2. For our group purpose there is but one ultimate authority—a loving God as He may express Himself in our group conscience. Our leaders are but trusted servants; they do not govern.
3. The only requirement for A.A. membership is a desire to stop drinking.
4. Each group should be autonomous except in matters affecting other groups or A.A. as a whole.
5. Each group has but one primary purpose—to carry its message to the alcoholic who still suffers.
6. An A.A. group ought never endorse, finance, or lend the A.A. name to any related facility or outside enterprise, lest problems of money, property, and prestige divert us from our primary purpose.
7. Every A.A. group ought to be fully self-supporting, declining outside contributions.
8. Alcoholics Anonymous should remain forever nonprofessional, but our service centers may employ special workers.
9. A.A., as such, ought never be organized; but we may create service boards or committees directly responsible to those they serve.
10. Alcoholics Anonymous has no opinion on outside issues; hence the A.A. name ought never be drawn into public controversy.
11. Our public relations policy is based on attraction rather than promotion; we need always maintain personal anonymity at the level of press, radio, and films.
12. Anonymity is the spiritual foundation of all our Traditions, ever reminding us to place principles before personalities.
1. Final responsibility and ultimate authority for A.A. world services should always reside in the collective conscience of our whole Fellowship.
2. The General Service Conference of A.A. has become, for nearly every practical purpose, the active voice and the effective conscience of our whole society in its world affairs
3. To insure effective leadership, we should endow each element of A.A.—the Conference, the General Service Board and its service corporations, staffs, committees, and executives—with a traditional “Right of Decision.”
4. At all responsible levels, we ought to maintain a traditional “Right of Participation,” allowing a voting representation in reasonable proportion to the responsibility that each must discharge.
5. Throughout our structure, a traditional “Right of Appeal” ought to prevail, so that minority opinion will be heard and personal grievances receive careful consideration.
6. The Conference recognizes that the chief initiative and active responsibility in most world service matters should be exercised by the trustee members of the Conference acting as the General Service Board.
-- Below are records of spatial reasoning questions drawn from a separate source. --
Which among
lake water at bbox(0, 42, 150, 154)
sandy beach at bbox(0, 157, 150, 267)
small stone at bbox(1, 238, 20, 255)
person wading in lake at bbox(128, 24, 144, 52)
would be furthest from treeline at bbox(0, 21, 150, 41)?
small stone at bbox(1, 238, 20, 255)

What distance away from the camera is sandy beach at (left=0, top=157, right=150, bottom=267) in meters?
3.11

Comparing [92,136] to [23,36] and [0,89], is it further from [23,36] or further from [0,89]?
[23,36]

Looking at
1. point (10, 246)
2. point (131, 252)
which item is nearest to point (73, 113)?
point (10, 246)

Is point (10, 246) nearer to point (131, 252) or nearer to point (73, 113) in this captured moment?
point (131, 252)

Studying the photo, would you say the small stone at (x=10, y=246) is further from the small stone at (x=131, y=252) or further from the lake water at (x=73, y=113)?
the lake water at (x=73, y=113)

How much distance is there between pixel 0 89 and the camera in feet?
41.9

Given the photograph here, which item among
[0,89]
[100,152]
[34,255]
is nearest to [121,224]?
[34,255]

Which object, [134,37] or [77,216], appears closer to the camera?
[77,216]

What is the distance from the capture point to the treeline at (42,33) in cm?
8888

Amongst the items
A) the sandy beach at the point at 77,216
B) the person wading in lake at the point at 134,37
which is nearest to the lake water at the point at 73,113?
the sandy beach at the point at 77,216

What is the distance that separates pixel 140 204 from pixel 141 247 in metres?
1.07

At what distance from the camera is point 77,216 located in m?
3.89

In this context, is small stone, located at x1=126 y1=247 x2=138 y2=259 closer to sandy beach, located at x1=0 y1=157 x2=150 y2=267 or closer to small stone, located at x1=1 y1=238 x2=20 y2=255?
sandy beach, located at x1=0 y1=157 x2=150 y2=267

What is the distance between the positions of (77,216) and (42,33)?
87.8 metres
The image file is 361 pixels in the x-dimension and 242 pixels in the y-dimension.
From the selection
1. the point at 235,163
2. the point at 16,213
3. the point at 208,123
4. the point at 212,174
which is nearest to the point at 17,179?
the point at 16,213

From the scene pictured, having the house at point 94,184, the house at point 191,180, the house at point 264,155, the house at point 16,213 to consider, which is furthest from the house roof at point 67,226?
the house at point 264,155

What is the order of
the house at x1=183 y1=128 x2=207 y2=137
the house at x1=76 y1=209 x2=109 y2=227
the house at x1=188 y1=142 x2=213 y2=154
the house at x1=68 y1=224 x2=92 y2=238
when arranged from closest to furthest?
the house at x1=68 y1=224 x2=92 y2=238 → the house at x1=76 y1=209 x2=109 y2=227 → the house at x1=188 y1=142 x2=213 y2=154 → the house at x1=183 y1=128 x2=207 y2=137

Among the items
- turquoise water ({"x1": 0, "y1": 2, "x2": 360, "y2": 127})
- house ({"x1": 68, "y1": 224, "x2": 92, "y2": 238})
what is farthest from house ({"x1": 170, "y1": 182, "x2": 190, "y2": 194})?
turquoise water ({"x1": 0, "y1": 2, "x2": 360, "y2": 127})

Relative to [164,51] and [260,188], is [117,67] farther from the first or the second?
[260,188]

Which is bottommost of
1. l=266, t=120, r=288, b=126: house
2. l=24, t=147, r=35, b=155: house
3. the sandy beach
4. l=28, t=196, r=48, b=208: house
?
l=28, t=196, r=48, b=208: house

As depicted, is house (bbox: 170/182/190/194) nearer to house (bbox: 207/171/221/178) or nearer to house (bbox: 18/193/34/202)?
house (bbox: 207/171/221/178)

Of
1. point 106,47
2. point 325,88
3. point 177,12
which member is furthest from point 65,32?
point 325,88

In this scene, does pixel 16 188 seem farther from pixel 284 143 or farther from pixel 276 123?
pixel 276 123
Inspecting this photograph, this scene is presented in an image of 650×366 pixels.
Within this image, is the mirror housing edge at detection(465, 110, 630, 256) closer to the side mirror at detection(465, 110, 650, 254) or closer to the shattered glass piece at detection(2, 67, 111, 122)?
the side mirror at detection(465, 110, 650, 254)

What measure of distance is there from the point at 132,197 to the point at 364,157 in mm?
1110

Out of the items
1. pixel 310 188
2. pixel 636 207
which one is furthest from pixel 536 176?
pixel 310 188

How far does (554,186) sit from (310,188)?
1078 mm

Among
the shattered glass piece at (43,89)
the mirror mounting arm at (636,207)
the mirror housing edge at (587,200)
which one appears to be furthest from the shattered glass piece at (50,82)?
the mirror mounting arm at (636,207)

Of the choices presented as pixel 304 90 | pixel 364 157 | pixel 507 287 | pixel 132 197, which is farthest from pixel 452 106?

7. The Charter and Bylaws of the General Service Board are legal instruments, empowering the trustees to manage and conduct world service affairs. The Conference Charter is not a legal document; it relies upon tradition and the A.A. purse for final effectiveness.
8. The trustees are the principal planners and administrators of over-all policy and finance. They have custodial oversight of the separately incorporated and constantly active services, exercising this through their ability to elect all the directors of these entities.
9. Good service leadership at all levels is indispensable for our future functioning and safety. Primary world service leadership, once exercised by the founders, must necessarily be assumed by the trustees
10. Every service responsibility should be matched by an equal service authority, with the scope of such authority well defined.
11. The trustees should always have the best possible committees, corporate service directors, executives, staffs, and consultants. Composition, qualifications, induction procedures, and rights and duties will always be matters of serious concern.
12. The Conference shall observe the spirit of A.A. tradition, taking care that it never becomes the seat of perilous wealth or power; that sufficient operating funds and reserve be its prudent financial principle; that it place none of its members in a position of unqualified authority over others; that it reach all important decisions by discussion, vote, and whenever possible, substantial unanimity; that its actions never be personally punitive nor an incitement to public controversy; that it never perform acts of government; that, like the Society it serves, it will always remain democratic in thought and action.